• _Text_:
________________________

Citizens Co-op was a food cooperative, or a community owned market located in Gainesville, Florida. It closed in 2016 due to financial issues.

Origins 
Gretchen McIntyre, Elizabeth Nesbit, Wesley Hogan, Noah Shitama, and Matt Vargas signed the Articles of Incorporation on May 1, 2008.
Founders Elizabeth Nesbit and Gretchen McIntyre were separately inspired by co-ops in other cities: McInyre by a visit to a co-op in Asheville, N.C, and Nesbit by touring various US communities in search for a new home and discovering co-ops. After years of fundraising and spreading the word with events such as a benefit concert on April 25, 2009, and receiving the final push they needed on April 23, 2011, when they met their goal of raising $15,000 through  Kickstarter.com, Citizens Co-op held its grand opening on July 15, 2011.

Local Pledge and Sustainable Practice 
Citizens Co-op operated on a Local First policy by prioritizing their purchases from local and regional producers and
vendors whenever possible. Food and products grown and/or processed within 150 miles of Gainesville were considered local while the
borders of Mississippi, Tennessee, and North Carolina were considered within its region. In addition to
locale, they based their purchases on overall quality and freshness. Citizens Co-op was committed to building direct
relationships with their producers and showed preference for sustainably grown and produced goods.

Citizens Co-op aimed to provide a solution to food safety, environmental, industrial, and economical issues by promoting health and nutrition, increasing local jobs, providing naturally raised meats, allowing shoppers to support local economy, preserving seeds, maintaining low tillage and crop rotation, promoting biodiversity of species, and providing affordable organic food. Citizens Co-op supported local food from naturally grown, small-scale and family-farms and other local businesses to create a strong economic base in the community in order to move toward regional self-sufficiency. Citizen Co-op's model for business was based upon respect, mutuality, and cooperation; intentions of reaching out to the community in its entirety include offering financial options for lower income households, providing home delivery services for working families and elderly patrons, working with local non-profit organizations, schools, and other groups for productive social and environmental change, creating a distribution network for local farms to supply buyers with the freshest produce, and supplying a venue for any member to sell their goods in a supported marketplace. The co-op operated using environmentally sustainable processes such as solar panels, credits for reusing bags or containers, composting in-house waste, recycling, water conservation practices, and energy efficient lighting, heating, cooling, and equipment.

________________________

(Scraped caption text data)
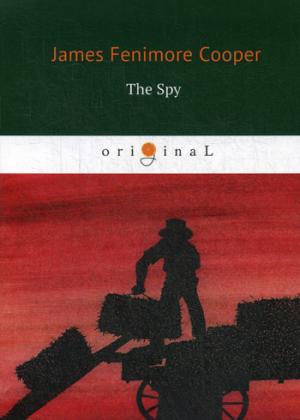 The Spy = Шпион: на англ.яз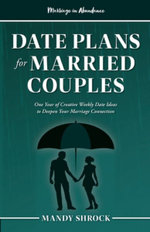 Marriage in Abundance's Date Plans for Married Couples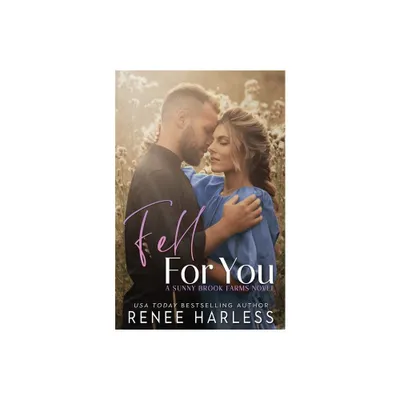 Fell For You - (Sunny Brook Farms) by Renee Harless (Paperback)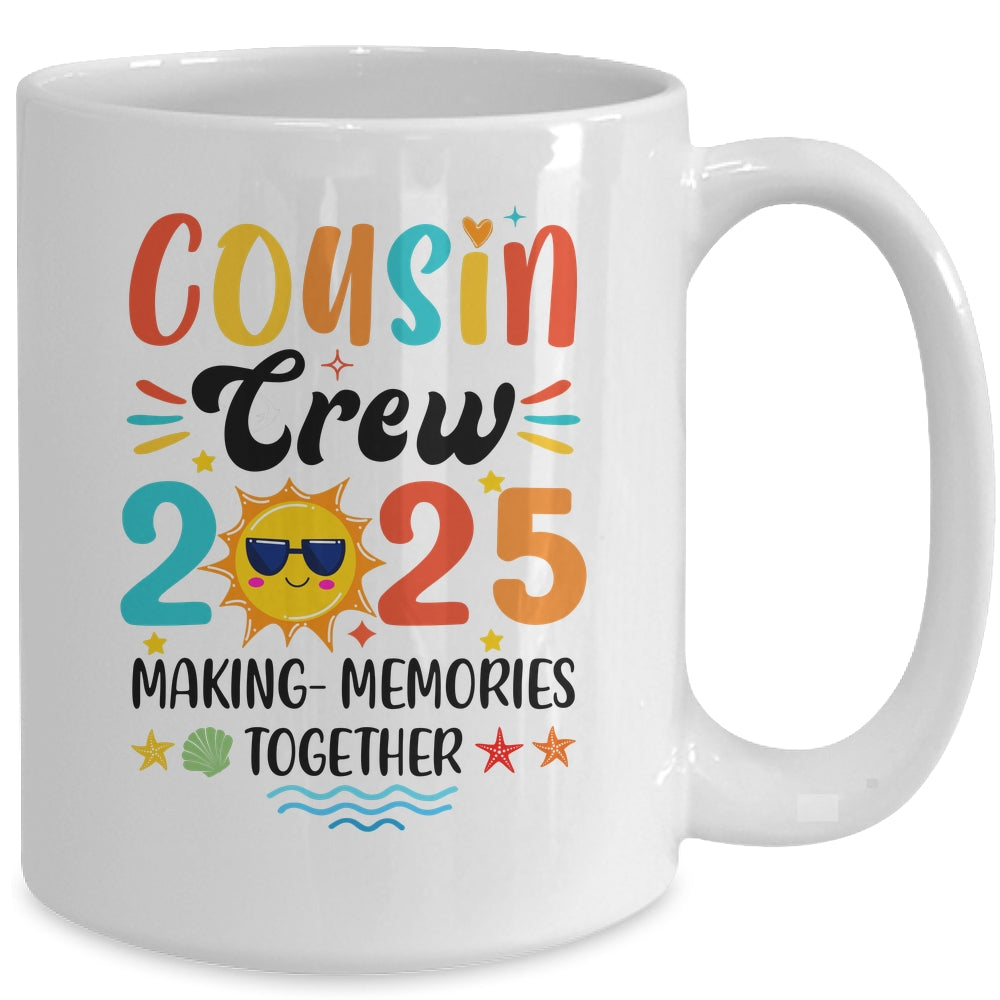 Cousin Crew 2025 Family Reunion Making Memories Matching Mug | siriusteestore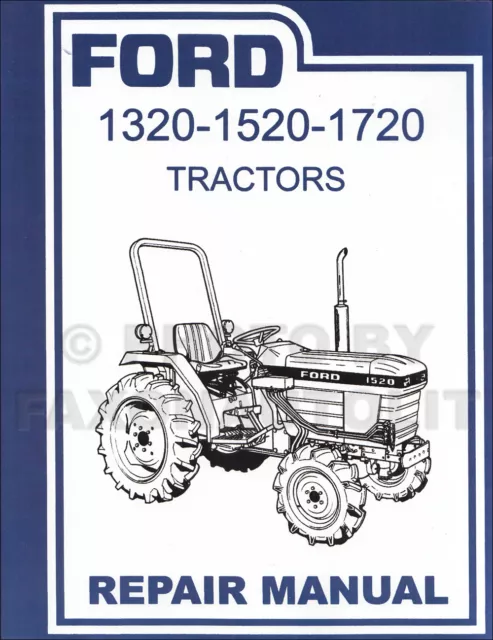 1987-2000 Ford Tractor 1320 1520 1720 Shop Manual Repair Service Book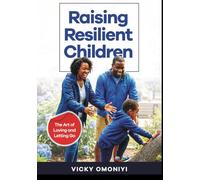 Raising Resilient Children: The Art of Loving and Letting Go
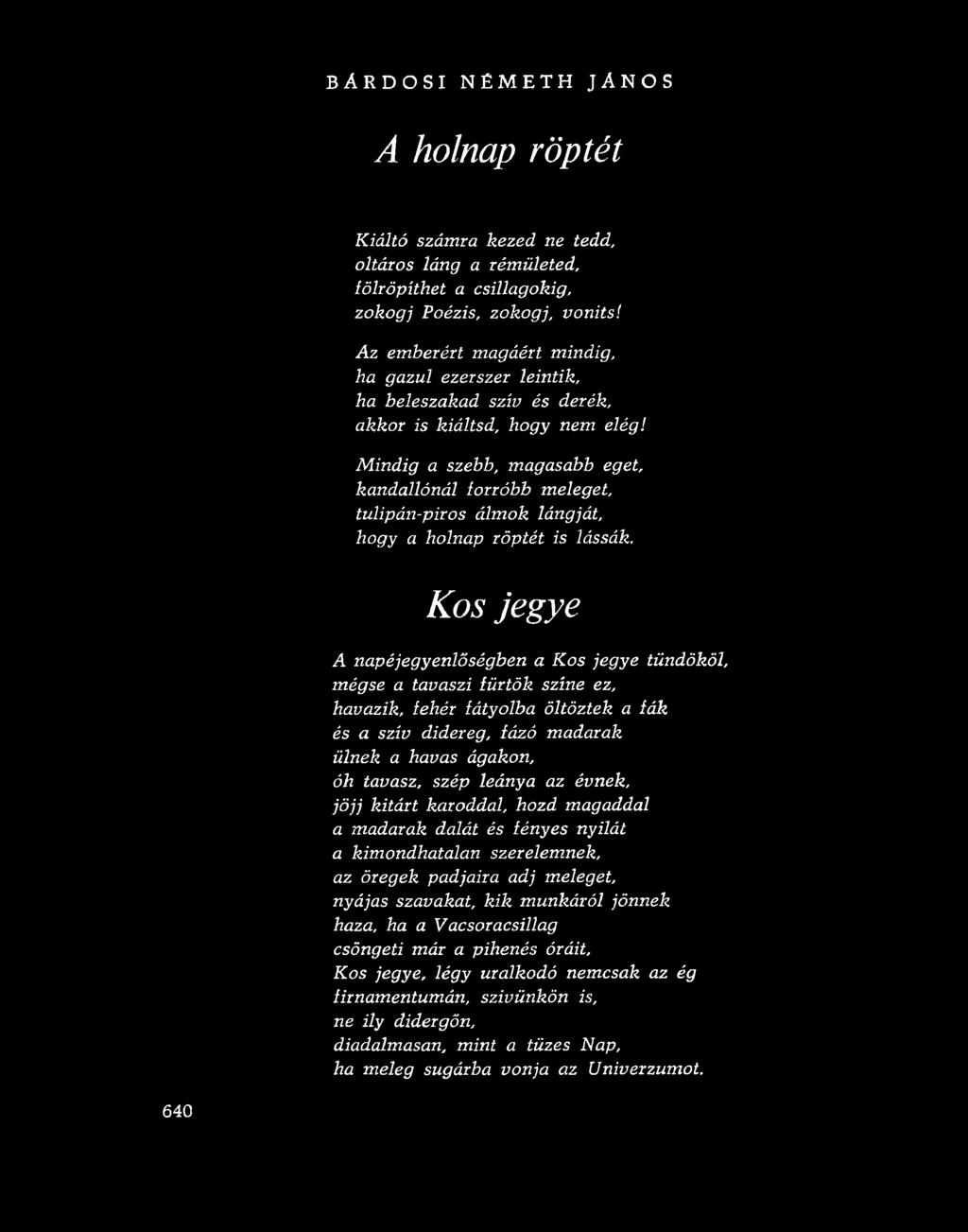 lángját, hogy a holnap röptét is lássák.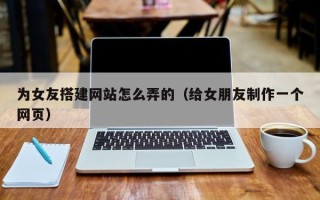 永城为女友搭建网站怎么弄的（给女朋友制作一个网页）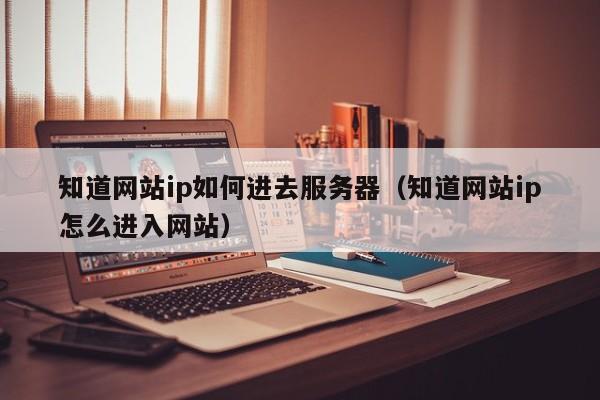 知道网站ip如何进去服务器（知道网站ip怎么进入网站）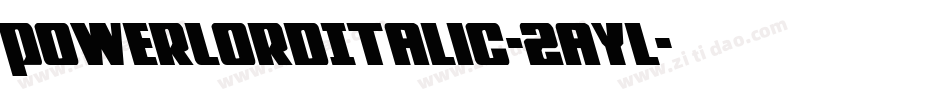 PowerLordItalic-2aYl字体转换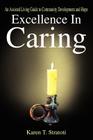 Excellence In Caring: An Assisted Living Guide to Community Development and Hope Cover Image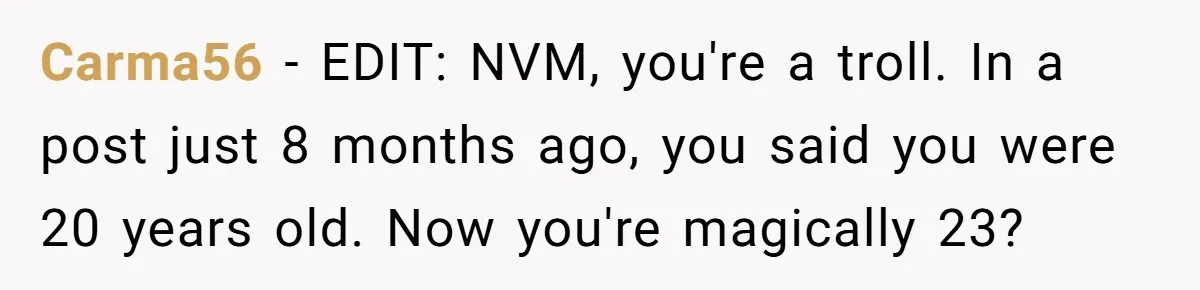 Carma56 − EDIT: NVM, you're a troll. In a post just 8 months ago, you said you were 20 years old. Now you're magically 23?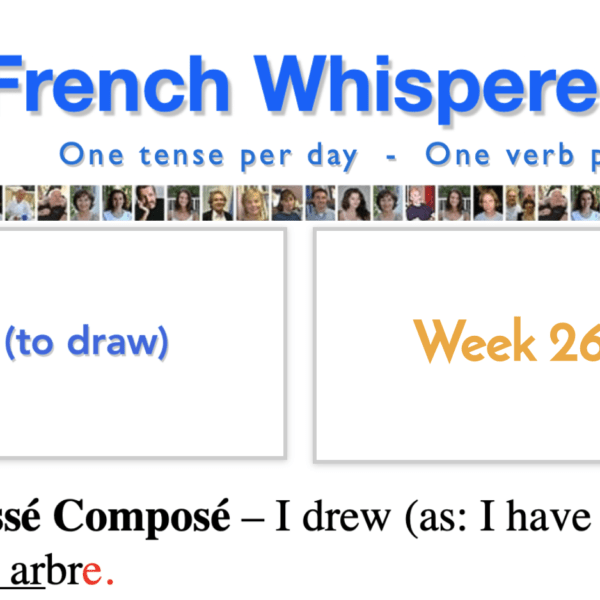 How learn french easily – 41 life-changing weeks – Week26 – Day3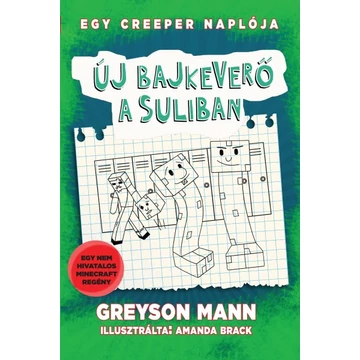Egy creeper naplója 4. - Új bajkeverő a suliban - Egy nem hivatalos Minecraft regény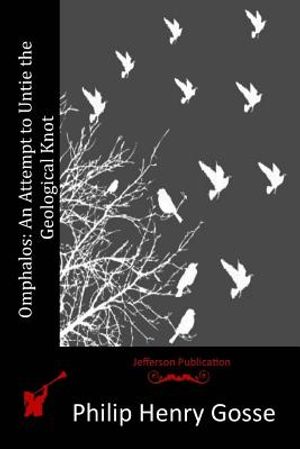 Omphalos: An Attempt to Untie the Geological Knot image number 0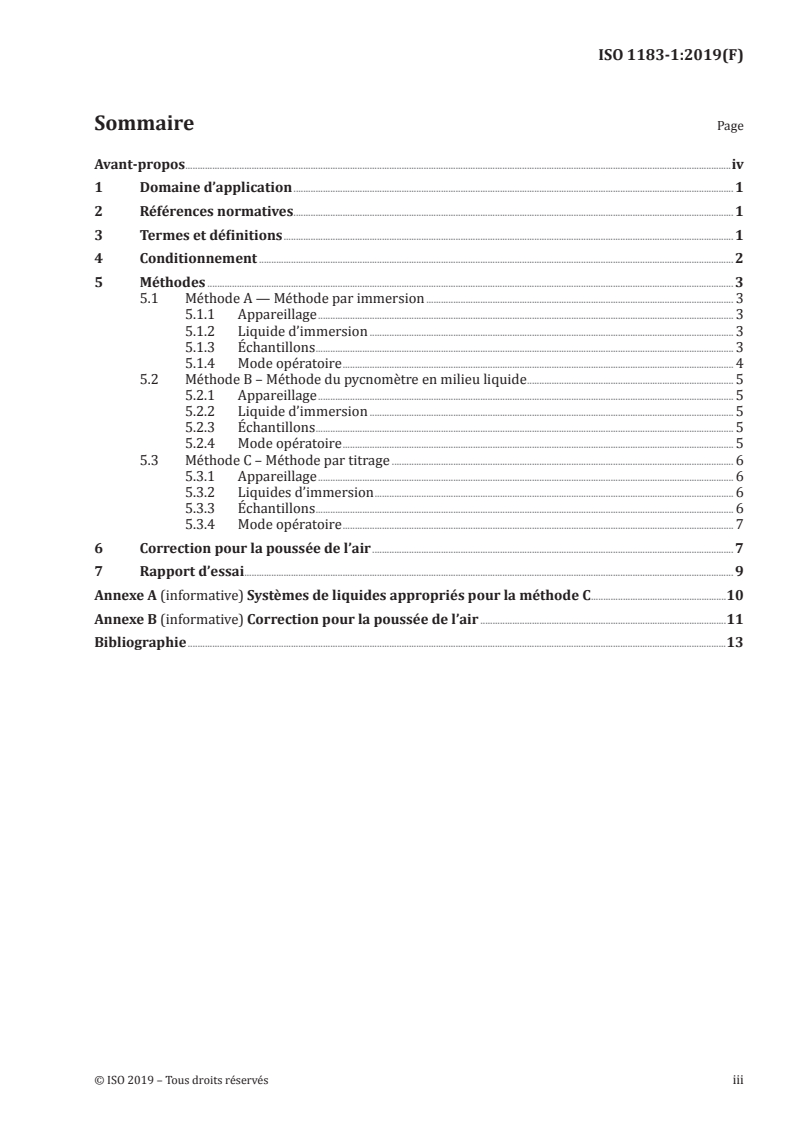 ISO 1183-1:2019 - Plastiques — Méthodes de détermination de la masse volumique des plastiques non alvéolaires — Partie 1: Méthode par immersion, méthode du pycnomètre en milieu liquide et méthode par titrage
Released:2/28/2019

________________________

• _What you need to do_:
a) Check each statement against the text about Citizens Co-op and answer yes or no, quoting the words that settle it: (i) The co-op closed in 2016 because of financial issues. (ii) Products from within 200 miles of Gainesville counted as local. (iii) The founders reached their $15,000 Kickstarter goal on April 23, 2011.
b) According to the text about Citizens Co-op, on what date did the co-op hold its grand opening?
c) Write what comes next in the text about Citizens Co-op, picking up after its last sentence.

• _Task responses_:
a)
(i) Yes: "It closed in 2016 due to financial issues."
(ii) No: "Food and products grown and/or processed within 150 miles of Gainesville were considered local"
(iii) Yes: "on April 23, 2011, when they met their goal of raising $15,000"

b) July 15, 2011.

c)
Operations 
Citizens Co-op was a legal entity in the State of Florida that was structured to operate as a cooperative. Its mission was to act as a local food grocer, educate consumers about their food, and to contribute to the local community.

Citizens Co-op offered certified organic groceries: vegetables, fruit and meat from local producers as well as other locally-made food and beauty products, supplemented by organic and fair-trade brand-name groceries and produce.

Another goal of the co-op was to promote a community centered on creative and sustainable business projects. Citizens Co-op aimed to provide a way to facilitate local eating, to ensure more money stayed in the community and supported Alachua farmers’ and neighbors’ livelihoods.

All profits were redistributed back to the development of the store and the community; any benefits were dispersed across the members who all own the business equally. Portions of these proceeds went to various projects, including "Porters Garden" (planting fruit trees), and "Citizens Cookbook" (with local recipes).

Membership 
Consumer members were partial owners and participated in the decision-making process for the business. To obtain this type of membership applications were necessary, along with payment.

Producer membership was for the suppliers of the co-op, i.e. small scale and family farms within 150 miles of Gainesville.

Employee membership was an option for employees at the co-op as a means of empowering them and rewarding good work.

Controversy 
In 2014, after the firing of two longstanding employees from the co-op, four employees unionized and were fired for using a co-op email list that informed the co-op members about their intention to unionize. The four unionized employees filed a complaint with the National Labor Relations Board. A year later, the co-op apologized for their actions after a final settlement agreement was reached between Citizens Co-op, the Gainesville Industrial Workers of the World and the National Labor Relations Board.

Closing
Citizens Co-op closed in 2016 due to financial issues. The general manager, Kim Drummond, said it never fully recovered from the customer boycotts related to the aforementioned labor disputes. The location and infighting between members were also cited as possible contributors for the store's demise.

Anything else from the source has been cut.